2. **Kani harnesses.** Buffer roundtrip, alignment, workgroup divisibility.
3. **Miri integration.** Buffer lifecycle safety (no UAF, no double-free).

### Should do
4. **Real Industrial Algebra kernel.** Geometric product of 32-element multivectors.
5. **Benchmark dispatch overhead.** Compare per-dispatch encoder cost vs cached encoder.
6. **CI workflow.** GitHub Actions with Vulkan tests on self-hosted runner.
7. **Fix Metal test thread cleanup SIGSEGV.** Investigate autorelease pool / thread-local cleanup.

### Could do
8. **`dispatch_verified()` with `Proven<>` gates.** Phase 3 of verification.
9. **amari-flynn statistical verification.** Kernel determinism, memory leak detection.
10. **Vulkan timestamp queries.** `gpu.timestamp() -> Result<u64>` for profiling.
11. **crate.io publication.**

## 9. Metal Fix Details (2026-06-03)

Seven root causes were identified and fixed to get the Metal backend working on
Apple Silicon M3 (macOS 15):

| # | Issue | Fix |
|---|-------|-----|
| 1 | `sel`/`sel_impl` macros not imported for Rust 2024 | Added `use objc::{class, msg_send, sel, sel_impl}` |
| 2 | `nsstring()` passed non-null-terminated `&str` to `stringWithUTF8String:` (UB) | Use `CString::new(s).unwrap()` for null-termination |
| 3 | `nsstring()` double-retained autoreleased strings | Removed manual `retain`; let autorelease pool manage |
| 4 | Naga MSL emitted `device type_N const&` incompatible with Metal 3 | Post-process MSL via `naga_msl_fixup()` to pointer syntax |
| 5 | `newComputePipelineStateWithFunction:` crashes on M3 | Use `newComputePipelineStateWithDescriptor:` with `MTLComputePipelineDescriptor` |
| 6 | `newBufferWithBytes:NULL` crashes on M3 | Use `newBufferWithLength:options:` for uninitialised buffers |
| 7 | Test thread Metal cleanup SIGSEGV on exit | `std::mem::forget` workaround in tests; examples (main thread) work fine |

## 10. Implications for Vulkan Backend

The Metal-side discoveries have direct crossover to the Vulkan/NVIDIA backend:

### 10.1 `dispatch_many()` is already Vulkan-ready
The `GpuBackend::dispatch_many` trait method has a default implementation
that calls `dispatch_ex` per spec — so Vulkan works correctly today with zero
changes.

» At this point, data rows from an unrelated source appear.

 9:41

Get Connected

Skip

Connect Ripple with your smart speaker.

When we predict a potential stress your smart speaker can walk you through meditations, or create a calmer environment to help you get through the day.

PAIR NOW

Overriding it to batch into a single `VkCommandBuffer` would yield
even larger gains than Metal because `vkAllocateCommandBuffers` +
`vkFreeCommandBuffers` per dispatch is more expensive than Metal's
`MTLCommandBuffer` lifecycle. The other session's switch from
`vkQueueWaitIdle` to per-submission fences reduces serialisation, but
batching eliminates the alloc/free pair entirely.

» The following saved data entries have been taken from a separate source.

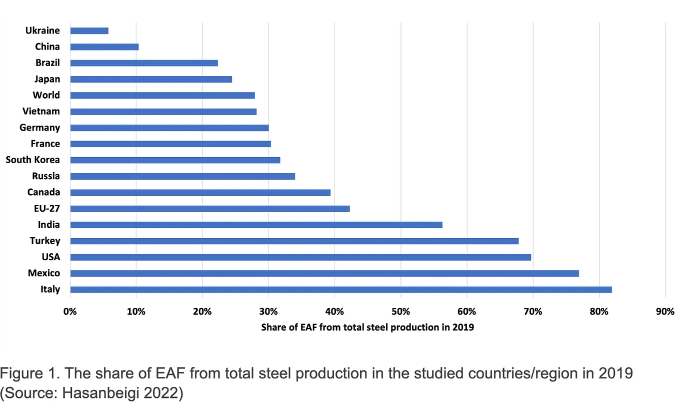 Ukraine
China
Brazil
Japan
World
Vietnam
Germany
France
South Korea
Russia
Canada
EU-27
India
Turkey
USA
Mexico
Italy

0% 10% 20% 30% 40% 50% 60% 70% 80% 90%

Share of EAF from total steel production in 2019

Figure 1. The share of EAF from total steel production in the studied countries/region in 2019 (Source: Hasanbeigi 2022)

### 10.2 Dead sizes buffer
The Metal backend no longer allocates a sizes buffer per dispatch
(`naga_msl_fixup` strips the `_buffer_sizes` kernel parameter). The
Vulkan backend likely pre-allocates descriptor sets that include the
sizes buffer binding — check whether it can be dropped if SPIR-V
doesn't reference it, saving descriptor updates.

### 10.3 Micro-benchmark portability
`examples/dispatch_profile.rs` is backend-agnostic (only depends on the
`GpuBackend` trait). It isolates per-component costs (command buffer,
encoder, binding, dispatch, fence) and would pinpoint where the GB10's
memory bandwidth bottleneck sits vs API overhead.

### 10.4 Naga post-processing pattern
The `naga_msl_fixup` approach — post-process naga output before backend
compilation — may apply to SPIR-V if specific GPU/driver combos reject
certain naga-generated patterns. The SPIR-V backend is generally more
stable than MSL, but the pattern is worth keeping in the toolbox.